Stated exercise: Report each line of the items below that contains the string "this".

--- Data shown ---

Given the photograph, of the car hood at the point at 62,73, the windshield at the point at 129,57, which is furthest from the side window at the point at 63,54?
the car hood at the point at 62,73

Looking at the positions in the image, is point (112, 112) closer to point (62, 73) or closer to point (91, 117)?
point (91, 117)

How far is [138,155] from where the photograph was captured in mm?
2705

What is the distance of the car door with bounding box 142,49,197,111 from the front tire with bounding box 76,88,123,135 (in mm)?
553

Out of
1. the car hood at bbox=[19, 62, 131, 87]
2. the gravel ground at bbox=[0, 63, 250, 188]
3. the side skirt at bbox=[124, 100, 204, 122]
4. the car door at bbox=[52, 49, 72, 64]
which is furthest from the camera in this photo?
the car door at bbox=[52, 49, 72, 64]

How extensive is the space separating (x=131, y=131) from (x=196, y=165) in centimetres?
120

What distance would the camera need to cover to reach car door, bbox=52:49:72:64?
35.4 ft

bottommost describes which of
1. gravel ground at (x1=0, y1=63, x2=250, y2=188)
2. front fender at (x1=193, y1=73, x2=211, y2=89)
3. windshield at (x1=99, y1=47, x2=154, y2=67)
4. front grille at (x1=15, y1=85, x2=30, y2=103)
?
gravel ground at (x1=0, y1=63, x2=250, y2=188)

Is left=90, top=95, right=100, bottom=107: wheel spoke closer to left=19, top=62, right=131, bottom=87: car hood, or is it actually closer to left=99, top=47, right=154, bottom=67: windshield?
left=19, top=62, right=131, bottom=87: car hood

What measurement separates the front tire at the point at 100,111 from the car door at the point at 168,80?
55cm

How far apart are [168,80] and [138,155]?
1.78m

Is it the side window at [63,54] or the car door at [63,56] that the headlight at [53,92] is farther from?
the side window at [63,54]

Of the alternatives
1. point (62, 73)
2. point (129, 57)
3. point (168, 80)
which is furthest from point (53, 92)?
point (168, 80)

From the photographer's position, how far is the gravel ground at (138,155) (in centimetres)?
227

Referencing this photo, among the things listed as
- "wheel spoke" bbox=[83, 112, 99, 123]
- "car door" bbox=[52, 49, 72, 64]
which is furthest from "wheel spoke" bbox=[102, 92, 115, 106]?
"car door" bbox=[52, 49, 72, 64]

---
--- Data shown ---

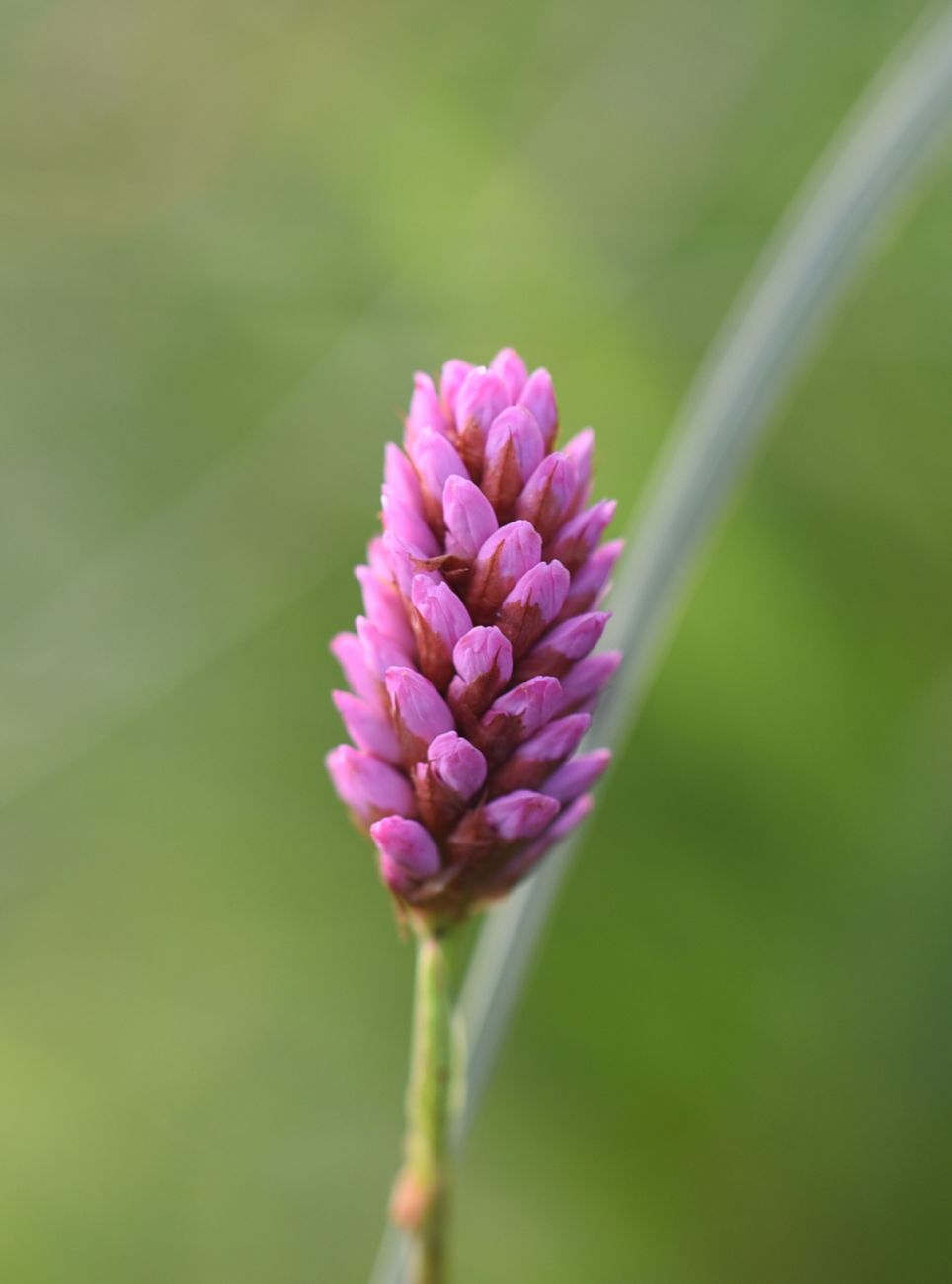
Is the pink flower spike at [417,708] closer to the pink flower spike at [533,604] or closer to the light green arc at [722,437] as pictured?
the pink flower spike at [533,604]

---
--- Data shown ---

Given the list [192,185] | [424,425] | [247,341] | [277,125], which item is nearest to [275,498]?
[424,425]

---

Solution to the problem:
which is furthest from the camera in this photo?
Referencing this photo, among the things listed as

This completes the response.